_Task instructions:_
Copy nothing but the lines below running from the line containing "Fig. 34 Installing" through the line containing "4 Espuma de", both end lines included.

_Data extracts:_
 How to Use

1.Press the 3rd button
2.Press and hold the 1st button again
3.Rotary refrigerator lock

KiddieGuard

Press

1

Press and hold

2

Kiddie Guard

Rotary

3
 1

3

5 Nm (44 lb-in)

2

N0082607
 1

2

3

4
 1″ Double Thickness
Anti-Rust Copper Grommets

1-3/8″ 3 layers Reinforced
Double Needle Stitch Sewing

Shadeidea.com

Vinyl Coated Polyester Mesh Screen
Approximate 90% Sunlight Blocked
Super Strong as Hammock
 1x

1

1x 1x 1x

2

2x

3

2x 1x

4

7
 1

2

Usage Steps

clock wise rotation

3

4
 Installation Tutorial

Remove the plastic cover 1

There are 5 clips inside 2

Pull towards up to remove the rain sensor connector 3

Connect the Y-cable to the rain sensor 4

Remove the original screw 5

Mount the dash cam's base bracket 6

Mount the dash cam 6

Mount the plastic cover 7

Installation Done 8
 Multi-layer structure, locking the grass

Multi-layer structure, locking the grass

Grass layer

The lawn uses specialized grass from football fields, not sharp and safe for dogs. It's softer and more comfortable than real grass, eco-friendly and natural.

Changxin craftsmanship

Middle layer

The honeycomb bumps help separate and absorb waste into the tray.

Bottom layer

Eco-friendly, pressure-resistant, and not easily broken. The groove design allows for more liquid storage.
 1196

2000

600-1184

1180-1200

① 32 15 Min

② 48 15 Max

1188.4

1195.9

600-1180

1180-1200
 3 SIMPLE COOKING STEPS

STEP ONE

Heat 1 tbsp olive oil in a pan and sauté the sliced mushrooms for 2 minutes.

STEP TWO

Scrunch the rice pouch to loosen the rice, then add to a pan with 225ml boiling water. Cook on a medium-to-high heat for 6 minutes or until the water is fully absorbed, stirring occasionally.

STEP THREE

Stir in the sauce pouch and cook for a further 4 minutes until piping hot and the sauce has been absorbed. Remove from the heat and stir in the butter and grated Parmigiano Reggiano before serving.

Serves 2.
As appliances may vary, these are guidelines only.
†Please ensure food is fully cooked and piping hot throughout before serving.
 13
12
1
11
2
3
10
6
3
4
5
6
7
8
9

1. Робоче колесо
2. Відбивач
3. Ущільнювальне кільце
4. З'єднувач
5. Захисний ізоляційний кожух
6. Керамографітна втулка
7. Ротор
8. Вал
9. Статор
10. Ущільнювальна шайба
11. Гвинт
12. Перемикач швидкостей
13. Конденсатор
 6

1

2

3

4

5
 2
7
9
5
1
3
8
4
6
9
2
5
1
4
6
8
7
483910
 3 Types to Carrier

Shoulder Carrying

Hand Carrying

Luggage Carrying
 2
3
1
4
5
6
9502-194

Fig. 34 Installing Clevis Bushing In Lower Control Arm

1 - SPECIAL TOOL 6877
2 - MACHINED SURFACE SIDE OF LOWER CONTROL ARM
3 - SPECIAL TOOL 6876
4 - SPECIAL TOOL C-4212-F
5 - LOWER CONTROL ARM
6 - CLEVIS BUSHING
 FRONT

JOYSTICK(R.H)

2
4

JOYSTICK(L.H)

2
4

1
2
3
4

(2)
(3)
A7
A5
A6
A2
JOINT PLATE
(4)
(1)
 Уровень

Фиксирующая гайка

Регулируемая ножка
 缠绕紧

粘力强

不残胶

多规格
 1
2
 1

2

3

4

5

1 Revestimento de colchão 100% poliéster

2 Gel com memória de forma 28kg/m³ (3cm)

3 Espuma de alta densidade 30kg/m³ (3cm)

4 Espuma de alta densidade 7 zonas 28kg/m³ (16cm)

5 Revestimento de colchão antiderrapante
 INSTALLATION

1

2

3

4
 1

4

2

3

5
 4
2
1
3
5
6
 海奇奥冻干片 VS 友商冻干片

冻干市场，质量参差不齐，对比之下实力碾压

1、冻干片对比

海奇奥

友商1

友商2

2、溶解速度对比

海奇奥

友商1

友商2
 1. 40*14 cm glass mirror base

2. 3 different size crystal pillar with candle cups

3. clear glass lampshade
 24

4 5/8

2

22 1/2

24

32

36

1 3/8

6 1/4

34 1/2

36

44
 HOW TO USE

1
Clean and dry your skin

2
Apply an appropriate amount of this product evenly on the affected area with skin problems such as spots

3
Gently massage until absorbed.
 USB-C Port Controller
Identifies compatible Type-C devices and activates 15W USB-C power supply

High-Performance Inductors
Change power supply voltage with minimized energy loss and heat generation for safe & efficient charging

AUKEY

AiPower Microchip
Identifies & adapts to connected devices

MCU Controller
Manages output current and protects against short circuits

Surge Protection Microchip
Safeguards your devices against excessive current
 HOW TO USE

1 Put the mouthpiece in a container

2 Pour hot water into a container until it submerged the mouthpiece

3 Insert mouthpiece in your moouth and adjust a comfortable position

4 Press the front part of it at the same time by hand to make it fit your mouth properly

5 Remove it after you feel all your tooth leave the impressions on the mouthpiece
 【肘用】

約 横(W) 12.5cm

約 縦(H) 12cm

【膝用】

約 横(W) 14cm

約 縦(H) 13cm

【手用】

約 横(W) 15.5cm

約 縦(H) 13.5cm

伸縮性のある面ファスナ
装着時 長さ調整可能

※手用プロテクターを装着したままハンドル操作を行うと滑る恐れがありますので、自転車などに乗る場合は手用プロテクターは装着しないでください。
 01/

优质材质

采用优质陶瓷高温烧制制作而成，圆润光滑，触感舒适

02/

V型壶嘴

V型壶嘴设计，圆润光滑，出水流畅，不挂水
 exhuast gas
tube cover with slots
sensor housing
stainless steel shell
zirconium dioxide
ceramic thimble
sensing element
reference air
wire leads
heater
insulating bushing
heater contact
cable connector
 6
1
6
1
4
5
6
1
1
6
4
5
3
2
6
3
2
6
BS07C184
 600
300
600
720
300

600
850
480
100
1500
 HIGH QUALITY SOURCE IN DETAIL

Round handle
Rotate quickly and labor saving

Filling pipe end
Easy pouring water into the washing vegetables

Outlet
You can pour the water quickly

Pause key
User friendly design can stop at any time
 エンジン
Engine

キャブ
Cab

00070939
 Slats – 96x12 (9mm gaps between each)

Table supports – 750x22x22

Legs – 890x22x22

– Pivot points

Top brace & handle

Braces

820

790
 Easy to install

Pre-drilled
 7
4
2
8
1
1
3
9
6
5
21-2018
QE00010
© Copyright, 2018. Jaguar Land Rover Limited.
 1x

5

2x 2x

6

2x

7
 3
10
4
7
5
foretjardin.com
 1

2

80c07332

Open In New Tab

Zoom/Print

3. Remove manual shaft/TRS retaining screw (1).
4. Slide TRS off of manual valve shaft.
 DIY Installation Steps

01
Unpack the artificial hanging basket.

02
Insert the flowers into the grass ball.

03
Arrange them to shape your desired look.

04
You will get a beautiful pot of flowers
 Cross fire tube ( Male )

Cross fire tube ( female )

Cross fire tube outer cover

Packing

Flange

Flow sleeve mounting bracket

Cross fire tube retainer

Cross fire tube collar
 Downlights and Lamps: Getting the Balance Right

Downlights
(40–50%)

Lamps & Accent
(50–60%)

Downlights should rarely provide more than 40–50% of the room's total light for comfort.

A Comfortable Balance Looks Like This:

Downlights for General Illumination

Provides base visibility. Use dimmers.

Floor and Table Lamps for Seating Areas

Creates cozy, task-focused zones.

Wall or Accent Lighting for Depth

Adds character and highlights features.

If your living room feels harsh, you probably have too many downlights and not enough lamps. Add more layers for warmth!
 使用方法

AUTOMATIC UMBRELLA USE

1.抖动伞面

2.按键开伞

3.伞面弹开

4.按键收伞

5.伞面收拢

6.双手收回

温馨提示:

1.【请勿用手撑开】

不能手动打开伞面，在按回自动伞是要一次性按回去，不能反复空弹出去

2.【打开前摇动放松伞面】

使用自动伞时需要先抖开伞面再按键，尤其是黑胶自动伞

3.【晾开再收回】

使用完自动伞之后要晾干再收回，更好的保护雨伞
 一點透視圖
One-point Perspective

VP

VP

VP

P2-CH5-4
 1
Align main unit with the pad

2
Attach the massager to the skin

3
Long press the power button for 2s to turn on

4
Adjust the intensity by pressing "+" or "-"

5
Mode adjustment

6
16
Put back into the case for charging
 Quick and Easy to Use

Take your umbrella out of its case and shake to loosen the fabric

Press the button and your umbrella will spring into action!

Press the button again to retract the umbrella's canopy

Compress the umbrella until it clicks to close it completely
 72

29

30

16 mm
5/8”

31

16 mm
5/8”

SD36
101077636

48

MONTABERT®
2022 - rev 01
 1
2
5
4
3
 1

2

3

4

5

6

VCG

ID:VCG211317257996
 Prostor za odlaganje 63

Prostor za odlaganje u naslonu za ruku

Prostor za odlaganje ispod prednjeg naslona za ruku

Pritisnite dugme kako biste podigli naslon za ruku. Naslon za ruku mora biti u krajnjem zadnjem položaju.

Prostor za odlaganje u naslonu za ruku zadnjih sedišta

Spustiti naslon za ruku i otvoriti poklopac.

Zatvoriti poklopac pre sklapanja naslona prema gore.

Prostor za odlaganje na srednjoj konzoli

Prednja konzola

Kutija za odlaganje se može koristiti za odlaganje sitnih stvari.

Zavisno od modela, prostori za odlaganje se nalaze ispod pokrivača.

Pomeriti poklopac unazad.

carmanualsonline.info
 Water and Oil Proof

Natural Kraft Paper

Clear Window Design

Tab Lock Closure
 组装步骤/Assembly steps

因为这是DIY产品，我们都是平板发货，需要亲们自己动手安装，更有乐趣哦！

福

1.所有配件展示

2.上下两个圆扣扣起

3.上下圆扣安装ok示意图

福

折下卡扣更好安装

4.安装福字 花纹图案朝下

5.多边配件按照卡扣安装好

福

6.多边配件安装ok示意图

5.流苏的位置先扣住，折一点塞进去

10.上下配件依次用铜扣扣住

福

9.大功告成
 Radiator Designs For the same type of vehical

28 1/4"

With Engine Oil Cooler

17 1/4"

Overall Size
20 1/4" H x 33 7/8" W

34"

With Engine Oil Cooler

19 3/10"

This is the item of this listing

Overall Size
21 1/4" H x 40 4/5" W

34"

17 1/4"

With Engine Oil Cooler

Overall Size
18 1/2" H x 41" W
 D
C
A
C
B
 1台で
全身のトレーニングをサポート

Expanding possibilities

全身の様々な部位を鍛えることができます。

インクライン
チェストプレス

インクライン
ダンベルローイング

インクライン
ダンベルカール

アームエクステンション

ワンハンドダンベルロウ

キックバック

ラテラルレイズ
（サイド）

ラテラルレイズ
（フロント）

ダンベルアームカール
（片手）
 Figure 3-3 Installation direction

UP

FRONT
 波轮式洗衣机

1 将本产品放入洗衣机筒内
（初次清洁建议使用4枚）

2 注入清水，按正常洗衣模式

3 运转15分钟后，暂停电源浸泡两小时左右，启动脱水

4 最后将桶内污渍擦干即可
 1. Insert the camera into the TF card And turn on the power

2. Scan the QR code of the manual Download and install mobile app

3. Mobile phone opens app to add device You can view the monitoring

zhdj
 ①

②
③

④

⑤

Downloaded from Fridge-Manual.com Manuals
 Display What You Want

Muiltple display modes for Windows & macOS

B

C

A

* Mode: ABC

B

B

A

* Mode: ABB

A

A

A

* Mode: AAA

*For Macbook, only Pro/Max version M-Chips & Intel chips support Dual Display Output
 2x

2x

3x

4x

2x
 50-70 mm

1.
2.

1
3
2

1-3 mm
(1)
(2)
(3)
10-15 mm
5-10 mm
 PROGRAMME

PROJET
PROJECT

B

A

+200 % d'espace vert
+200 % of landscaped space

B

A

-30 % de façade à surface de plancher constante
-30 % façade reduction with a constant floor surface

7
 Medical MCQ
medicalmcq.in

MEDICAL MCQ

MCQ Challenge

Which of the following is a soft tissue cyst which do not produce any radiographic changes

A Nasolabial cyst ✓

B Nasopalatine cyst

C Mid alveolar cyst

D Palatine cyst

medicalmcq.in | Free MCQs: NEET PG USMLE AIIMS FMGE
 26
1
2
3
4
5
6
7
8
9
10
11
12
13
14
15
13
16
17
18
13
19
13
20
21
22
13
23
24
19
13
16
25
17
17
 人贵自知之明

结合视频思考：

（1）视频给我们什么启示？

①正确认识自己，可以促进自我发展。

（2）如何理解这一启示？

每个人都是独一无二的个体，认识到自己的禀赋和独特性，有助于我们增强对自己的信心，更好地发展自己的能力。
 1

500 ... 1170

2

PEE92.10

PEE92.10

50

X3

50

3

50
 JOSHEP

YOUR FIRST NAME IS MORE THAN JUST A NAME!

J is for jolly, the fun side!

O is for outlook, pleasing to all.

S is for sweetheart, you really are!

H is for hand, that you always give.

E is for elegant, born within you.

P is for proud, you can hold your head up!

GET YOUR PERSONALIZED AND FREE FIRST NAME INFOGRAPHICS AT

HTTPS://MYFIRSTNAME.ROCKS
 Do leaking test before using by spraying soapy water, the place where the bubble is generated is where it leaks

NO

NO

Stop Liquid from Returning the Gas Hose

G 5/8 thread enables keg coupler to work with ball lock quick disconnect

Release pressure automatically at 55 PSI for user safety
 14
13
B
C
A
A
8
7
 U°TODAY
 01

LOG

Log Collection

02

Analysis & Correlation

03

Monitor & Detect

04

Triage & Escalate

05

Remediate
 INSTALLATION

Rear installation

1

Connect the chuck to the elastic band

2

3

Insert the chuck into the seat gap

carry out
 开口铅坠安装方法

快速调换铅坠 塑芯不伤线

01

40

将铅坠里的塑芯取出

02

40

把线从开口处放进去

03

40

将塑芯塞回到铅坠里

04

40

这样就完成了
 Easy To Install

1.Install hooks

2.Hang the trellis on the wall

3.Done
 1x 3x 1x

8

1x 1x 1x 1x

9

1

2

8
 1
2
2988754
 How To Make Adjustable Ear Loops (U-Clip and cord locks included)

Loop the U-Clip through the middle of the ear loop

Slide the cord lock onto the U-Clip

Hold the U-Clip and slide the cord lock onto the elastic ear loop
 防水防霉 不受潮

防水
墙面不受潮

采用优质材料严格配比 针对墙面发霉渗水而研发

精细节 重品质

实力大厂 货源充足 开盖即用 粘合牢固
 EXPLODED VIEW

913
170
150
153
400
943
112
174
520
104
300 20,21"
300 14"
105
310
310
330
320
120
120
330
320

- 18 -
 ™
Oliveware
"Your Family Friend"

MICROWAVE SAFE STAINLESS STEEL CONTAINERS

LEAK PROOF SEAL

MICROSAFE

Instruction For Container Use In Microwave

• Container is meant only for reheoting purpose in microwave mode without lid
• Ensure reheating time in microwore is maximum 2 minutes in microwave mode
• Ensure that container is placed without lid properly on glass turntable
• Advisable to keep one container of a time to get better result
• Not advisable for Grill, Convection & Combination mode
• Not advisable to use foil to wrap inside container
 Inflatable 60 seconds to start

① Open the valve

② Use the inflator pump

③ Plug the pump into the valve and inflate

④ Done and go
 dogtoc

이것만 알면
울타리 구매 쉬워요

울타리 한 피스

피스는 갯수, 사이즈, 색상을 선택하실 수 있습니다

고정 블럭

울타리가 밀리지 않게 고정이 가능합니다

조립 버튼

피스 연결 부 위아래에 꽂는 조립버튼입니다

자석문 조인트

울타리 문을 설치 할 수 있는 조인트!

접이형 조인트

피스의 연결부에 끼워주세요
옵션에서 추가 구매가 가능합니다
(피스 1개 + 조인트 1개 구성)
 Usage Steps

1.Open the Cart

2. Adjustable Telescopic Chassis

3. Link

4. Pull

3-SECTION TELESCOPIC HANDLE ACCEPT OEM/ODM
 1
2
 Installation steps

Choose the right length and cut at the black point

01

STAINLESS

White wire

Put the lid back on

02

_The answer:_
Fig. 34 Installing Clevis Bushing In Lower Control Arm

1 - SPECIAL TOOL 6877
2 - MACHINED SURFACE SIDE OF LOWER CONTROL ARM
3 - SPECIAL TOOL 6876
4 - SPECIAL TOOL C-4212-F
5 - LOWER CONTROL ARM
6 - CLEVIS BUSHING
 FRONT

JOYSTICK(R.H)

2
4

JOYSTICK(L.H)

2
4

1
2
3
4

(2)
(3)
A7
A5
A6
A2
JOINT PLATE
(4)
(1)
 Уровень

Фиксирующая гайка

Регулируемая ножка
 缠绕紧

粘力强

不残胶

多规格
 1
2
 1

2

3

4

5

1 Revestimento de colchão 100% poliéster

2 Gel com memória de forma 28kg/m³ (3cm)

3 Espuma de alta densidade 30kg/m³ (3cm)

4 Espuma de alta densidade 7 zonas 28kg/m³ (16cm)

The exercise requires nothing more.